Give an exact copy of the lines from the beginning of the listing below to the "The Five Major" line, inclusive.

^^^^^^^^^^^^^^^^

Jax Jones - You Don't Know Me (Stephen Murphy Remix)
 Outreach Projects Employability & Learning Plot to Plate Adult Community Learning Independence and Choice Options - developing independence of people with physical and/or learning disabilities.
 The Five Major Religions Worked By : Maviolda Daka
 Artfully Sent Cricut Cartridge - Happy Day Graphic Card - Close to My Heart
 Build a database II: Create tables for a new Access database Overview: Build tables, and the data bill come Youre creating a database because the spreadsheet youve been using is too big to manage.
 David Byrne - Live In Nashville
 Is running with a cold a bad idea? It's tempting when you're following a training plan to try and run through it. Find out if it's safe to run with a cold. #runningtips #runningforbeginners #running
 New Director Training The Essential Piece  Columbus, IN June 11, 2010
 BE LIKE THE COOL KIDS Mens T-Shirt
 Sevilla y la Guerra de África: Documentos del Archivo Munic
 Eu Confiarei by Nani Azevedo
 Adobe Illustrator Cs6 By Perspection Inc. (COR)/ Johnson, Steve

^^^^^^^^^^^^^^^^

SOLUTION TO THIS TASK ▸
Jax Jones - You Don't Know Me (Stephen Murphy Remix)
 Outreach Projects Employability & Learning Plot to Plate Adult Community Learning Independence and Choice Options - developing independence of people with physical and/or learning disabilities.
 The Five Major Religions Worked By : Maviolda Daka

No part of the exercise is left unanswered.